AIで自己分析ができる、と言われることも増えましたが、
実際にやってみると “一般的な回答” に寄ってしまいがち。
そこで今回は、
AIを使って“自分固有の特性”を深掘りする方法 をまとめてみました。
一般的な棚卸しではなく、
自分の思考と行動のパターンを見つける やり方です。
◆ まずは「得意なことを一つだけ」挙げる
いきなりたくさんのキーワードを入れると、
AIは無難で平均的な結果を返そうとします。
なので、まずは ひとつだけ、できるだけ具体的に書き出す。
今回の私の例はこれです👇
「ユーザー視点でUXをシミュレーションできるので、プロダクトの違和感を察知できる。

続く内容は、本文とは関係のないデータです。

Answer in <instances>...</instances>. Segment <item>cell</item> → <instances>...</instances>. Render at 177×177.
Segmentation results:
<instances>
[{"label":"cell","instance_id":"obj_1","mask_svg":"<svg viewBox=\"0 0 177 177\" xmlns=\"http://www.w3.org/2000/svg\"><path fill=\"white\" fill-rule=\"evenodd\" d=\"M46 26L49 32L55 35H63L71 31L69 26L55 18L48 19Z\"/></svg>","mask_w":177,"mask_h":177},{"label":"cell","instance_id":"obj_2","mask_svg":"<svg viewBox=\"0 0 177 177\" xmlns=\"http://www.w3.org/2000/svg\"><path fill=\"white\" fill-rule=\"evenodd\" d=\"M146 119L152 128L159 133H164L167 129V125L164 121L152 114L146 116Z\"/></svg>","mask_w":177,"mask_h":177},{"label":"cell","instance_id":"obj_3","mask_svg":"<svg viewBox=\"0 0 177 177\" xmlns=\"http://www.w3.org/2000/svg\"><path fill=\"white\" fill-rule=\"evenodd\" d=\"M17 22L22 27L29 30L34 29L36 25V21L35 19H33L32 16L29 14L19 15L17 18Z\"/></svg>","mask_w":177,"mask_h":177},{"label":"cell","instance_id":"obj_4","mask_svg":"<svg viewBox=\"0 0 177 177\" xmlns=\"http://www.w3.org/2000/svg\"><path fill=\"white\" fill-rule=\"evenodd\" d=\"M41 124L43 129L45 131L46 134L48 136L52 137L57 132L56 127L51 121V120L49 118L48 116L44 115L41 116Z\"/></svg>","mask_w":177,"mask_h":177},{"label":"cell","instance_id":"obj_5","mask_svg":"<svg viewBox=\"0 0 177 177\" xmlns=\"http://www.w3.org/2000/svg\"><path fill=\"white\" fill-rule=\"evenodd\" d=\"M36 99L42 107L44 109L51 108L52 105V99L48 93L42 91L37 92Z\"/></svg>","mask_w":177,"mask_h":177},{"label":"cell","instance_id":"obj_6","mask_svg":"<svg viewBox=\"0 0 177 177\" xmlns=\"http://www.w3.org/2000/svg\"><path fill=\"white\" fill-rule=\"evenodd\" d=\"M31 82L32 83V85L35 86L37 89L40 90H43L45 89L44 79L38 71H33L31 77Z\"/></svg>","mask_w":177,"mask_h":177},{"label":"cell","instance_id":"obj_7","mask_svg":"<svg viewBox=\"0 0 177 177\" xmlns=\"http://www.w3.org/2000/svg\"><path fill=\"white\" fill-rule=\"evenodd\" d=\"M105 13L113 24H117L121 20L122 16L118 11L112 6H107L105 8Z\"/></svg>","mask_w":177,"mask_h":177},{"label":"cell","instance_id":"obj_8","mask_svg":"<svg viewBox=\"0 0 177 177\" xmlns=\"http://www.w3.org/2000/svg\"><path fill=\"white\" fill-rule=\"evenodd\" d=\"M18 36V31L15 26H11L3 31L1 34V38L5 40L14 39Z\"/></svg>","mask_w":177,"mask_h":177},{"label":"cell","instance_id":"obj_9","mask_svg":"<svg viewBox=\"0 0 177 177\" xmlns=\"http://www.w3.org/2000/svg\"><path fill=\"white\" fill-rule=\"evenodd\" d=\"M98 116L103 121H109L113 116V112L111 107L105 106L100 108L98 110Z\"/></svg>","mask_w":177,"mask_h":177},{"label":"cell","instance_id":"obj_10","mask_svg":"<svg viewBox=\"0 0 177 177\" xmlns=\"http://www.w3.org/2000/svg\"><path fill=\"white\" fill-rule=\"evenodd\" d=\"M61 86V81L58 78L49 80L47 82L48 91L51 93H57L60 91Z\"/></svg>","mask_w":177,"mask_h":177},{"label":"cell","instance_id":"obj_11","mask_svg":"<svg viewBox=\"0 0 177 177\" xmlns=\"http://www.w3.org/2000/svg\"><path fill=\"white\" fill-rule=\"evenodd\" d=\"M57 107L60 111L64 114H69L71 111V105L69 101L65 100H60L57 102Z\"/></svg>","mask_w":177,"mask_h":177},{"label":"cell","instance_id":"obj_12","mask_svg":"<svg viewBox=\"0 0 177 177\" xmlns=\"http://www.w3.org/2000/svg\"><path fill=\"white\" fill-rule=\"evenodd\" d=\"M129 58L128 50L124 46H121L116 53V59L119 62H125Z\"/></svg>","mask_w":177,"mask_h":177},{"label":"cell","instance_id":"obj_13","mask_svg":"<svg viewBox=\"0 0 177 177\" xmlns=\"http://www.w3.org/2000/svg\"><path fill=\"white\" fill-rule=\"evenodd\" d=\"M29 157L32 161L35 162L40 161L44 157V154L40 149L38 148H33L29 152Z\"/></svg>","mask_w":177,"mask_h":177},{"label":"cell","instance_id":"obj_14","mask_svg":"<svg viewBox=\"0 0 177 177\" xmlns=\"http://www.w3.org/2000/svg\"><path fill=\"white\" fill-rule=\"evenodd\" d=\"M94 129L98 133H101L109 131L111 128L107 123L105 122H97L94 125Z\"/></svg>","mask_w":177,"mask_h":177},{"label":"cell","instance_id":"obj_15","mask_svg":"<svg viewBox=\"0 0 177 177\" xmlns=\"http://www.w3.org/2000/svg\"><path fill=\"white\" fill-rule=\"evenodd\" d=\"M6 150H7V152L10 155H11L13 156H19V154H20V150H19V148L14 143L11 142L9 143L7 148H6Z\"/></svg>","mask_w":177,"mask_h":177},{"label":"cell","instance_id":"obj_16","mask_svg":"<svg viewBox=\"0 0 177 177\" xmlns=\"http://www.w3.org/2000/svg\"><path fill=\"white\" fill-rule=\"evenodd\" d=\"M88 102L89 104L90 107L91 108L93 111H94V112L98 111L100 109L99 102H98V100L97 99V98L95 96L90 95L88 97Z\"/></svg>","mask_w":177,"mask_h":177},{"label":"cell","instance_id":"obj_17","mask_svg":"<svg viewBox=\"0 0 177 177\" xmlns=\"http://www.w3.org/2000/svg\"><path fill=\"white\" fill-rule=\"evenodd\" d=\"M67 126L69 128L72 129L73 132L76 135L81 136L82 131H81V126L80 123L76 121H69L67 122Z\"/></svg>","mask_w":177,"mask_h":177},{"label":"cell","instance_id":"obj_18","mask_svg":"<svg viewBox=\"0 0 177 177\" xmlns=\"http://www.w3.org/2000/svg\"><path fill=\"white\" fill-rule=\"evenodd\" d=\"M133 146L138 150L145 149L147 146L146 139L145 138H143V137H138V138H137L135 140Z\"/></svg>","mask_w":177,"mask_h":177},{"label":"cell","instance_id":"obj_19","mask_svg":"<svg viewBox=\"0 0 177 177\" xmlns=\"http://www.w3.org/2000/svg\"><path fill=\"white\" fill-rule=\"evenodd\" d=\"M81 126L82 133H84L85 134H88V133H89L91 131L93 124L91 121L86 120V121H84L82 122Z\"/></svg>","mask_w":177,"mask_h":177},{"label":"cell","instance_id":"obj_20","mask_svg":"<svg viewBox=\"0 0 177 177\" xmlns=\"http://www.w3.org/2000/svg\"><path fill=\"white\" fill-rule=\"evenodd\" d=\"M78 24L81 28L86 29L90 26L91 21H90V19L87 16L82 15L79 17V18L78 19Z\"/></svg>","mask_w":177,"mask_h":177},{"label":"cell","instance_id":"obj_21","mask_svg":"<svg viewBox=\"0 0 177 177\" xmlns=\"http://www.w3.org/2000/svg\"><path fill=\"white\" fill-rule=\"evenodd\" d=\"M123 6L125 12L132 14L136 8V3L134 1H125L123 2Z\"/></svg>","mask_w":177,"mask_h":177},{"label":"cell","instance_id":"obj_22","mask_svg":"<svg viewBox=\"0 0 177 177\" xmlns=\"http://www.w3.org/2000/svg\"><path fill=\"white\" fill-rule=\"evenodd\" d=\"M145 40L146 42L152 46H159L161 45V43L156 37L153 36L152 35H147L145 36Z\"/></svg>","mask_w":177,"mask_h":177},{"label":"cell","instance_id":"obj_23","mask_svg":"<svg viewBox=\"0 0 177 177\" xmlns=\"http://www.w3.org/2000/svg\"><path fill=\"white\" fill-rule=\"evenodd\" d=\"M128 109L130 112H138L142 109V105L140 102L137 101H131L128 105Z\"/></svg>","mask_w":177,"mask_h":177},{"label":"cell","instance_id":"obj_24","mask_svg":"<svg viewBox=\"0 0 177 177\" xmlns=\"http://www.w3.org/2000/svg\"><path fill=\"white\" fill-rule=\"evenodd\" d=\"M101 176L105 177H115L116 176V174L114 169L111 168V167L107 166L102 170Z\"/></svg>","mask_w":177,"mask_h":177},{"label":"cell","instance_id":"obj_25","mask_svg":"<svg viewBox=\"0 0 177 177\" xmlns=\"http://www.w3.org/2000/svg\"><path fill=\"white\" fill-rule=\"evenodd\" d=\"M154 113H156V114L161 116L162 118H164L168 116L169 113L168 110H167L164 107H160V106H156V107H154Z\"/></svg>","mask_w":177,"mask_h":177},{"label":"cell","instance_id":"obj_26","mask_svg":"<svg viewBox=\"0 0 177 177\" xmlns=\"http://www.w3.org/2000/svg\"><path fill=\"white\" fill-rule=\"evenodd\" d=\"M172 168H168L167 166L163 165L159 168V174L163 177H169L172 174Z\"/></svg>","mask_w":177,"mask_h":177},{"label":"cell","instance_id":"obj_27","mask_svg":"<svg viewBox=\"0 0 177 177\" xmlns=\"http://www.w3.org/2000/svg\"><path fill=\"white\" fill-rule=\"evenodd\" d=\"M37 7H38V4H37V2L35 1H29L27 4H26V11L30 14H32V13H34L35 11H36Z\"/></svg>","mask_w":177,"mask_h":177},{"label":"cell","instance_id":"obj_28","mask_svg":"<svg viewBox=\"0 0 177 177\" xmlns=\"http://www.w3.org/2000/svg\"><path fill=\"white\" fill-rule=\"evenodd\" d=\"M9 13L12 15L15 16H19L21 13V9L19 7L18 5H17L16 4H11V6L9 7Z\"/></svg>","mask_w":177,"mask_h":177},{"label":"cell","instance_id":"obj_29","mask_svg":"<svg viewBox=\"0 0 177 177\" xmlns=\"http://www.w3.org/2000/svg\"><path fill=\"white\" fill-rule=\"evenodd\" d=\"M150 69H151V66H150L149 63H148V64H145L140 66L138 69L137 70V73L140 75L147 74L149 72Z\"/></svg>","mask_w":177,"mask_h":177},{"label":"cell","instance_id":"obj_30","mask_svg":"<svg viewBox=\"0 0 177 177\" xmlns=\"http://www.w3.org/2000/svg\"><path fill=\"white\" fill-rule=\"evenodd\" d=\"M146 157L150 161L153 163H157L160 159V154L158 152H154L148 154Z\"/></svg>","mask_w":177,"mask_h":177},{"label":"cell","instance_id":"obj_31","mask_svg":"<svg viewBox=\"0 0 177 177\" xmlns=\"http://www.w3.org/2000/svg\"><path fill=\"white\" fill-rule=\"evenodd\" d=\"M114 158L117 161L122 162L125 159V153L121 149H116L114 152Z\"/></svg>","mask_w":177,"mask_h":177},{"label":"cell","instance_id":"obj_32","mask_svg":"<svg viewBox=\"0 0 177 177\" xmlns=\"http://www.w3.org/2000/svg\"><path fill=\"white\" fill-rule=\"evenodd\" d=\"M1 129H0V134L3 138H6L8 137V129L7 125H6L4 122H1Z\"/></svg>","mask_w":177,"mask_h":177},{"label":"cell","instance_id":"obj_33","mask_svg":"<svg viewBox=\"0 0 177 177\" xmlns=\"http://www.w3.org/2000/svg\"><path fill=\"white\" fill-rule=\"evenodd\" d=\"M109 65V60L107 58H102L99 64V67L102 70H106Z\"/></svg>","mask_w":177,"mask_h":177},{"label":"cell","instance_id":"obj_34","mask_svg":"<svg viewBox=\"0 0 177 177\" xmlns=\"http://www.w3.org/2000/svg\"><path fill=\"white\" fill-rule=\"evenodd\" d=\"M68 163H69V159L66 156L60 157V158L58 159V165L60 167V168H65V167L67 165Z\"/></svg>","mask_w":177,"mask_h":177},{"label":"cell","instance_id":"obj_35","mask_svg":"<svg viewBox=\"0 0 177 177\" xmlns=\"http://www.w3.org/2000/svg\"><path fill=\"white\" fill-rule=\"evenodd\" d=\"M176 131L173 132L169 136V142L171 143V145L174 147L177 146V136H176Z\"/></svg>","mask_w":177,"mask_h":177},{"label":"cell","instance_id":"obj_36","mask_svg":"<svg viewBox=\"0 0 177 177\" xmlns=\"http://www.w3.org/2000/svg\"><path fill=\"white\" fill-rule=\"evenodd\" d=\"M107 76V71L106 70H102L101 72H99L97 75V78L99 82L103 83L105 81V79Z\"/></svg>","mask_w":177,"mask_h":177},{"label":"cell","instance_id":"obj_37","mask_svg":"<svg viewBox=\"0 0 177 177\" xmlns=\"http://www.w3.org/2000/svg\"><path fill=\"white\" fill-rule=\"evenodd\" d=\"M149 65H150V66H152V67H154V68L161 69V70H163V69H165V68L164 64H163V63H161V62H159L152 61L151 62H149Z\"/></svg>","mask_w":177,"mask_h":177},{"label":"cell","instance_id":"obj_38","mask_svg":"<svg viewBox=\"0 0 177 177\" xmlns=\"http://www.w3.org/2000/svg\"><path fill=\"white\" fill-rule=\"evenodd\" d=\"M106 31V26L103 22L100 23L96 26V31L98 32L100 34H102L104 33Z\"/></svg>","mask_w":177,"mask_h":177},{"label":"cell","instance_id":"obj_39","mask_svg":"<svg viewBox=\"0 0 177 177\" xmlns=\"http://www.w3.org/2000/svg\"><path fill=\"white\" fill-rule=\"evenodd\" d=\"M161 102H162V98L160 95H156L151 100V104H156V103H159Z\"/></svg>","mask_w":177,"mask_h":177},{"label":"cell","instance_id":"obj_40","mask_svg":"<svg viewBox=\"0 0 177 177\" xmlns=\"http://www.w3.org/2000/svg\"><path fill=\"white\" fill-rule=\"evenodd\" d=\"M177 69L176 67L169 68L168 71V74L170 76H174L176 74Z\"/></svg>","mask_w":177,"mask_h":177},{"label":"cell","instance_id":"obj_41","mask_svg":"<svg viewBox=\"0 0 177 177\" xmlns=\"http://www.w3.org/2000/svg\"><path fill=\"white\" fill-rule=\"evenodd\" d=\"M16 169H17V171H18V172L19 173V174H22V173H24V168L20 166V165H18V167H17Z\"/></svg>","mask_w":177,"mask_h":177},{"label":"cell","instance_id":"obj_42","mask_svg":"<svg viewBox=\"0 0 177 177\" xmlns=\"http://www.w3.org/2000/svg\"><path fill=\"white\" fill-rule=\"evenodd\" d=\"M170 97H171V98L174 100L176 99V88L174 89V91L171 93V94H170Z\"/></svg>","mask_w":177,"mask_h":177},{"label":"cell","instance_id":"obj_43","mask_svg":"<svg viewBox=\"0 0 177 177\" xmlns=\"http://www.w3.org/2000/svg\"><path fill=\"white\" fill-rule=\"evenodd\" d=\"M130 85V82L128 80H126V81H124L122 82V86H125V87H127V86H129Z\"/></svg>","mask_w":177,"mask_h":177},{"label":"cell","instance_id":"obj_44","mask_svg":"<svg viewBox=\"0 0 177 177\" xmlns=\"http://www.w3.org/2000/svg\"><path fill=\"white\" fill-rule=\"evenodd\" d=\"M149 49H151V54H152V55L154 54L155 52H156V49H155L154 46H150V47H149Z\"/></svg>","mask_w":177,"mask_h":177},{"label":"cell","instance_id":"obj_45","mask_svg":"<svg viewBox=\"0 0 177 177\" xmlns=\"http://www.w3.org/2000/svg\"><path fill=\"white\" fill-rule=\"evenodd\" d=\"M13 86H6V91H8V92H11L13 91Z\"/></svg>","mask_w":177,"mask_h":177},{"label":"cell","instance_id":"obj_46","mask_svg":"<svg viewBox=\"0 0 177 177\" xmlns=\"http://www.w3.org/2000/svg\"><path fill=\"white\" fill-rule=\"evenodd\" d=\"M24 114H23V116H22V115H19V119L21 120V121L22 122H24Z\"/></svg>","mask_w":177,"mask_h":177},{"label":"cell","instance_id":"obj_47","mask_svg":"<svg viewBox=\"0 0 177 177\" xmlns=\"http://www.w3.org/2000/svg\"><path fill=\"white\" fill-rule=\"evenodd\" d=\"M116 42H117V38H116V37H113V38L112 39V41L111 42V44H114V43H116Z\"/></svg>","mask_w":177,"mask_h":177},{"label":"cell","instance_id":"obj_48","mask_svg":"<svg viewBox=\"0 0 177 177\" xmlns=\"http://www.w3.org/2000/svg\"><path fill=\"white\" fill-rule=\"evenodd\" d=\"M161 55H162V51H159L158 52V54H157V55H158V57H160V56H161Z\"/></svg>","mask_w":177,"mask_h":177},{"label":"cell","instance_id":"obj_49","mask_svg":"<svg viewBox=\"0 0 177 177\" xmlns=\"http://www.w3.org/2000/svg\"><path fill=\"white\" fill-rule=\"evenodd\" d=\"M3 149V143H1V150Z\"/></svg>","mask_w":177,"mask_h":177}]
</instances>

」
この一文をAIに投げて、どこまで深堀りできるか試してみます。
◆ 分析結果:この1文に含まれていた能力
まずは“表層的なスキル”から。
① 表層スキル
- UXを考えながらプロダクトを見ることができる
- 違和感に気づける
ここまではよくある自己分析。
この文章からはさらに“その奥にある動作”も読み取れていました。
② 深層スキル
1|リアルタイムのユーザーモデル再生能力
ユーザーの操作を頭の中で“動画のように再生”し、
次の動きや迷うポイントを予測できる。
2|“違和感”を要素単位で分解できる認知スキル
・情報の階層
・一貫性
・認知負荷
・仕様の揺れ
こうした要素を瞬時に判断できる。
3|“未来の問題”まで先読みするUX脳
「今は問題ないけど、3画面先で破綻する」など、
未来の欠陥が見えるタイプの思考。
4|“実装側の矛盾”まで拾えるQA的センス
UXと仕様と実装の矛盾を、作る前から検知できる。
③ つまり私は何をしている人なのか?
UIを作る前に、迷子ポイント・構造の破綻・実装矛盾を消し、
チームが高速で進めるための“設計の地固め”をする人。
こうした深層スキルを踏まえると、私の役割はより明確になります。
ここまで出してくれました。
◆ では、これはどんな職業に向いているのか?
とAIに更に聞いてみました。
向いている職業
① UXアーキテクト(IA)
画面の前の「情報構造」から整え、迷子ポイントを消す仕事。
② プリPM(要件定義特化PM)
PMのさらに前で“前提あわせ・揺れ止め”を行う役割。
③ UXリサーチャー(行動フロー設計寄り)
ユーザーの動きの破綻を事前に予測するタイプのUX。
④ プロダクトストラテジスト(0→1フェーズ)
何を作り、どんな価値を届けるかの設計を担当。
⑤ デザインQA / 仕様整合性QA(最上流)
体験・仕様・実装の矛盾を最初に止める仕事。
逆に、誤解を招く職業名なんかも出してくれます。
これらは仕事内容とズレやすい↓
- ❌ UIデザイナー(作画メイン)
- ❌ グラフィックデザイナー
- ❌ コーディングが主業務のエンジニア
私の強みは「作ること」ではなく“作る前の整流” にあるとわかります。
◆ なぜ“一つの得意を深掘り”するとここまで見えるのか
AIは情報量が多いと“平均的な答え”に寄せようとします。
だからこそ、
一つだけ、具体的に書いて深掘りさせる。
これが最も自分に近い分析結果を引き出せる方法です。
こうして一つずつ丁寧に掘り下げていくと、
自分の特性・適職・向いている働き方の構造 が見えてきます。
私自身、この方法を使って
“横断型 × 前半特化 × UX × QA”の自分像をどんどん固めています。
自己理解が深まると、働き方や職種選びの迷いも減ります。
自分で気づかないような素敵な特性が見つかるかもしれないので
AIを使って掘り進めていく自己分析、おすすめです。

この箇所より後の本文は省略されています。